Exercise requirements: Copy out the records from the line containing "From the image, would" through the line containing "329 millimetres", including both of those lines, with every character unchanged.

>> Start

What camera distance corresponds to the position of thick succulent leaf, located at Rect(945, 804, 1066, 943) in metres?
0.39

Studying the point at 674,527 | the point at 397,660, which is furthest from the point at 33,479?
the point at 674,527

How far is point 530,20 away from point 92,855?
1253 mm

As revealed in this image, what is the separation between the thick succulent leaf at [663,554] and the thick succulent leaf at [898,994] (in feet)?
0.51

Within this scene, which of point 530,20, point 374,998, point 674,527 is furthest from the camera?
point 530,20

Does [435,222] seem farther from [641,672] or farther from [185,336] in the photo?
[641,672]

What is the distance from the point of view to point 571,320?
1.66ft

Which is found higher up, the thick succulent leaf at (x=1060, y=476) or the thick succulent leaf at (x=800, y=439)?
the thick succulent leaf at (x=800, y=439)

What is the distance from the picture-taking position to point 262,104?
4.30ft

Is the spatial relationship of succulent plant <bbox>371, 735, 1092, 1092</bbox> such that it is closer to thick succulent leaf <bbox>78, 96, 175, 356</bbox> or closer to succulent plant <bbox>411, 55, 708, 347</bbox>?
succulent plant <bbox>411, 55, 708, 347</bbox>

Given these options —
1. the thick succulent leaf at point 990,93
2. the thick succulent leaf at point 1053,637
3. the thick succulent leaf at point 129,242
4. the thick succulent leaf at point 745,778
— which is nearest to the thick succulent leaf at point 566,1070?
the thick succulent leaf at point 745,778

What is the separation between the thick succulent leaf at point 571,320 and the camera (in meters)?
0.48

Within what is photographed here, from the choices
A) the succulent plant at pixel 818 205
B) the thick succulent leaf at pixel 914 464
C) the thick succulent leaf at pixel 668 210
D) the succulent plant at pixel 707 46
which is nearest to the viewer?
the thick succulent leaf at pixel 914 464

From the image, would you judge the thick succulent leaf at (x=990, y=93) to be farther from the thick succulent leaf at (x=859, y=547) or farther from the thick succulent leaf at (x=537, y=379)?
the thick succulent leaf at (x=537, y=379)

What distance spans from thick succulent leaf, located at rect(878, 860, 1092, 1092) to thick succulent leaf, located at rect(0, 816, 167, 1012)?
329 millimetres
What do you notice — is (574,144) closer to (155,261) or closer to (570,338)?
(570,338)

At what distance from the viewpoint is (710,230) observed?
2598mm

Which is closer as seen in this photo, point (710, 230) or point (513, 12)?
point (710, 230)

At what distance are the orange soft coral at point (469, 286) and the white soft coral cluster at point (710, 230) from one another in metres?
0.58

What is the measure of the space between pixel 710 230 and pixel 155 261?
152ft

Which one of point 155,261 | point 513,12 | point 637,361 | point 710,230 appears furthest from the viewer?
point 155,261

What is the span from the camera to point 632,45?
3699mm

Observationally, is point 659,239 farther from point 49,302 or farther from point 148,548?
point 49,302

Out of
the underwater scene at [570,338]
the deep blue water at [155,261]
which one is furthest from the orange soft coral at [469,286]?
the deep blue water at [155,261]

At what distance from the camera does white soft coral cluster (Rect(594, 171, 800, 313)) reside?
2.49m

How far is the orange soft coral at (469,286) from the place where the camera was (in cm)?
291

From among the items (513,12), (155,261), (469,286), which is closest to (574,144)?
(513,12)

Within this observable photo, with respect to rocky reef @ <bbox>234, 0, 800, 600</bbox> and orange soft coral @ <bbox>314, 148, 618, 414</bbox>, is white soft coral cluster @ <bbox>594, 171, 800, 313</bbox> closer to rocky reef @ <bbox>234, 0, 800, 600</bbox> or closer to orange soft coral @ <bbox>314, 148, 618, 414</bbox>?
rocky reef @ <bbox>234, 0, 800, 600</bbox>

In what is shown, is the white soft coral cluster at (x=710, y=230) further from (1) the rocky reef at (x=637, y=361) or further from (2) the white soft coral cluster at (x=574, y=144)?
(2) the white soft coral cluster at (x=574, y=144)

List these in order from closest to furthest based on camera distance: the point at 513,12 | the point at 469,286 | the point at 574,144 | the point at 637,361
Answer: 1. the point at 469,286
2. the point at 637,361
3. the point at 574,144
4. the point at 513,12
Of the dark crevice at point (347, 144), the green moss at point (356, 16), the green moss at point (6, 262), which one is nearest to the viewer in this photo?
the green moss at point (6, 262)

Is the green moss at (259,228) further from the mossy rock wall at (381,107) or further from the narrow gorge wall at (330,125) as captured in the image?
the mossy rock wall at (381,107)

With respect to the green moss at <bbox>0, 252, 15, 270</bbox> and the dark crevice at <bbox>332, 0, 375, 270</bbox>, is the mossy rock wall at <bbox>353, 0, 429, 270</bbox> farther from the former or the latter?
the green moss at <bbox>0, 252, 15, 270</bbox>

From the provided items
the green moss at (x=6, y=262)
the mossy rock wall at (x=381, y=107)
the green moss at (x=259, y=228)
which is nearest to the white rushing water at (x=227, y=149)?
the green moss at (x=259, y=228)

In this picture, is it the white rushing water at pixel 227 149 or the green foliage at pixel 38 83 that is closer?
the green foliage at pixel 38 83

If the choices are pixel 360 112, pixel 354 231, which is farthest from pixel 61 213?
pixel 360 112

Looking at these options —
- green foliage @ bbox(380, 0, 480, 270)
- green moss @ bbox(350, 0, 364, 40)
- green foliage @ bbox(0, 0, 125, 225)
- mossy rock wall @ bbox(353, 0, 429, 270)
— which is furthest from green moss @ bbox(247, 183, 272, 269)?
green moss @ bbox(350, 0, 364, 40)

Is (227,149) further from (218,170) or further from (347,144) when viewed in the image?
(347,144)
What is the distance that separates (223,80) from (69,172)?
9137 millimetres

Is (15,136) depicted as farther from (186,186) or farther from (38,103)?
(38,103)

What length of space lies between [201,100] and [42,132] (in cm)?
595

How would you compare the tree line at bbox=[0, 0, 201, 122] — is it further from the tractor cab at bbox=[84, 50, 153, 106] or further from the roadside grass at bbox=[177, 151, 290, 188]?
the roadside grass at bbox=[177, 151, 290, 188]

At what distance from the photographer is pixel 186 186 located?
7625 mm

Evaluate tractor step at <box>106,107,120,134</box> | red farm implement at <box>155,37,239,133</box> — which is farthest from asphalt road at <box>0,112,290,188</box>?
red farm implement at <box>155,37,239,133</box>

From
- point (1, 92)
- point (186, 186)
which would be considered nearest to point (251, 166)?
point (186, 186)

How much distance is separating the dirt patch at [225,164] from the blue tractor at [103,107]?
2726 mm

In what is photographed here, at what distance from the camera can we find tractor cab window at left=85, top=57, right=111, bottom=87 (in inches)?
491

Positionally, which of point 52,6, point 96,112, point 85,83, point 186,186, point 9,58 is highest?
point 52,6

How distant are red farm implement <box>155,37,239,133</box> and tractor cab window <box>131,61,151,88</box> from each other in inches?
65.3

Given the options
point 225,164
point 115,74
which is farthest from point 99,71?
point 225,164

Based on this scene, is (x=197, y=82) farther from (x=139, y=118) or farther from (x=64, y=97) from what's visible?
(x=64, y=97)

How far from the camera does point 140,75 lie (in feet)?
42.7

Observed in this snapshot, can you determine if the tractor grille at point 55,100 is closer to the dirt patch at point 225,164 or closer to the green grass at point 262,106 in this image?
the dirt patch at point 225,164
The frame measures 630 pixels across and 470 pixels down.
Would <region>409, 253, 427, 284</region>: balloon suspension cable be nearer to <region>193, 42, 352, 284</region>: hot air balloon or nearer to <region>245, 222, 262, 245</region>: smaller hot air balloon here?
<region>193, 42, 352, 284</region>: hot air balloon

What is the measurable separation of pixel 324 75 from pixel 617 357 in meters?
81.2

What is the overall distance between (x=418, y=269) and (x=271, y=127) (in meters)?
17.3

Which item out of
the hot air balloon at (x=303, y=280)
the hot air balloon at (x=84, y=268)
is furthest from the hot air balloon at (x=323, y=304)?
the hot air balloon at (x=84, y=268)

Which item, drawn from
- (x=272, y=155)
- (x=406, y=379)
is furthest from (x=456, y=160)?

>> End

The answer:
From the image, would you judge the thick succulent leaf at (x=990, y=93) to be farther from the thick succulent leaf at (x=859, y=547) or farther from the thick succulent leaf at (x=537, y=379)?
the thick succulent leaf at (x=537, y=379)

What distance spans from thick succulent leaf, located at rect(878, 860, 1092, 1092) to thick succulent leaf, located at rect(0, 816, 167, 1012)?
329 millimetres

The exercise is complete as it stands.